Leave out every picture, then transcribe the rest of the listing exactly.

**** Input

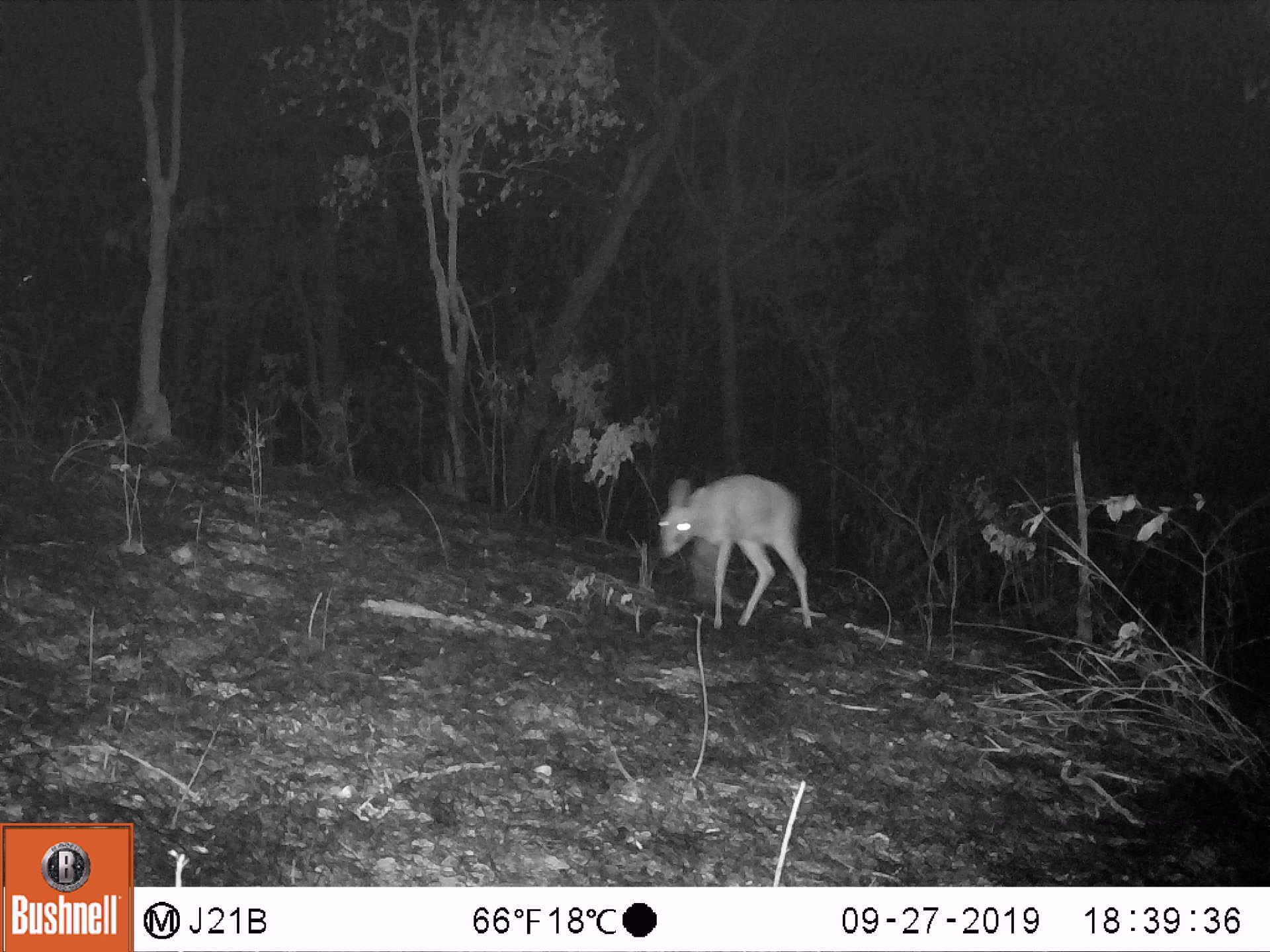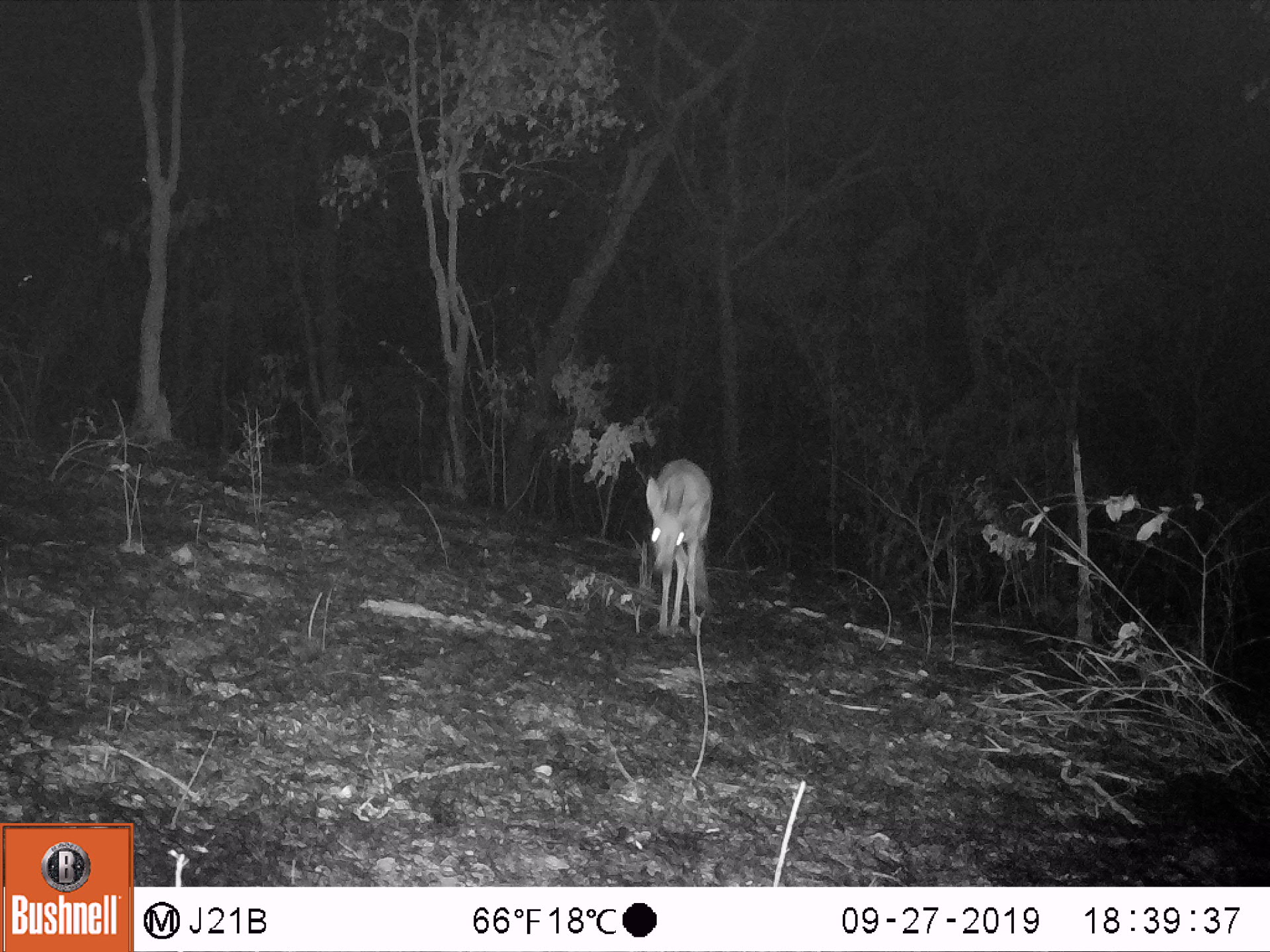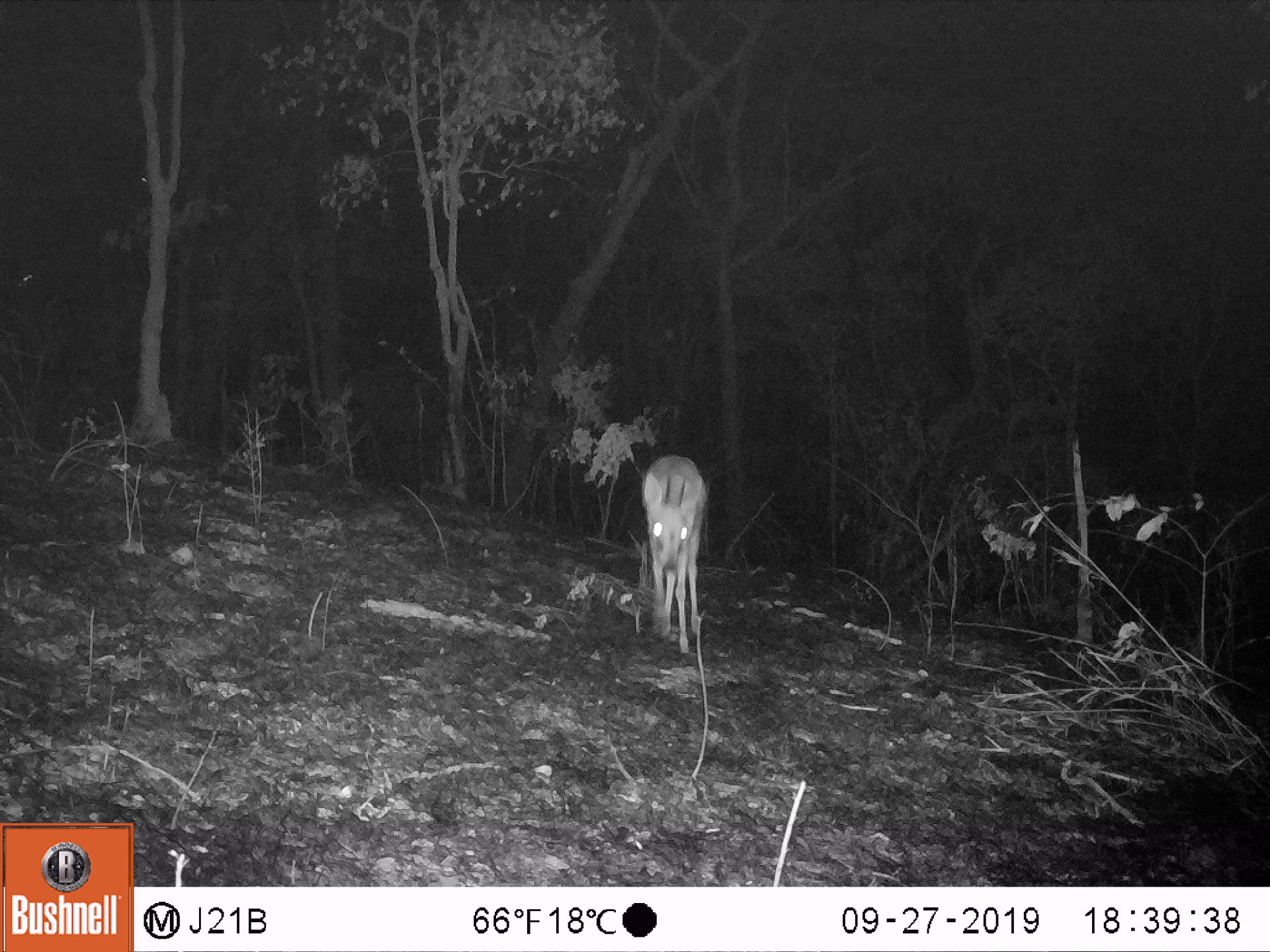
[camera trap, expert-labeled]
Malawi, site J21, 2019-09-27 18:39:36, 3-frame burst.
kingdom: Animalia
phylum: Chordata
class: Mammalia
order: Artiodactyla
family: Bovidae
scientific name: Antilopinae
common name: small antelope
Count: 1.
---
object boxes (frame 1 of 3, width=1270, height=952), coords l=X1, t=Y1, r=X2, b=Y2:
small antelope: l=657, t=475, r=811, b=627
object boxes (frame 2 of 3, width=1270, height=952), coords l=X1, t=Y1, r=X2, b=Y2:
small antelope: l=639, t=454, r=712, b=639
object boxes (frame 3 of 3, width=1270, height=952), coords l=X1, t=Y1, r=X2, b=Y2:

********

(Written reply)
[camera trap, expert-labeled]
Malawi, site J21, 2019-09-27 18:39:36, 3-frame burst.
kingdom: Animalia
phylum: Chordata
class: Mammalia
order: Artiodactyla
family: Bovidae
scientific name: Antilopinae
common name: small antelope
Count: 1.
---
object boxes (frame 1 of 3, width=1270, height=952), coords l=X1, t=Y1, r=X2, b=Y2:
small antelope: l=657, t=475, r=811, b=627
object boxes (frame 2 of 3, width=1270, height=952), coords l=X1, t=Y1, r=X2, b=Y2:
small antelope: l=639, t=454, r=712, b=639
object boxes (frame 3 of 3, width=1270, height=952), coords l=X1, t=Y1, r=X2, b=Y2:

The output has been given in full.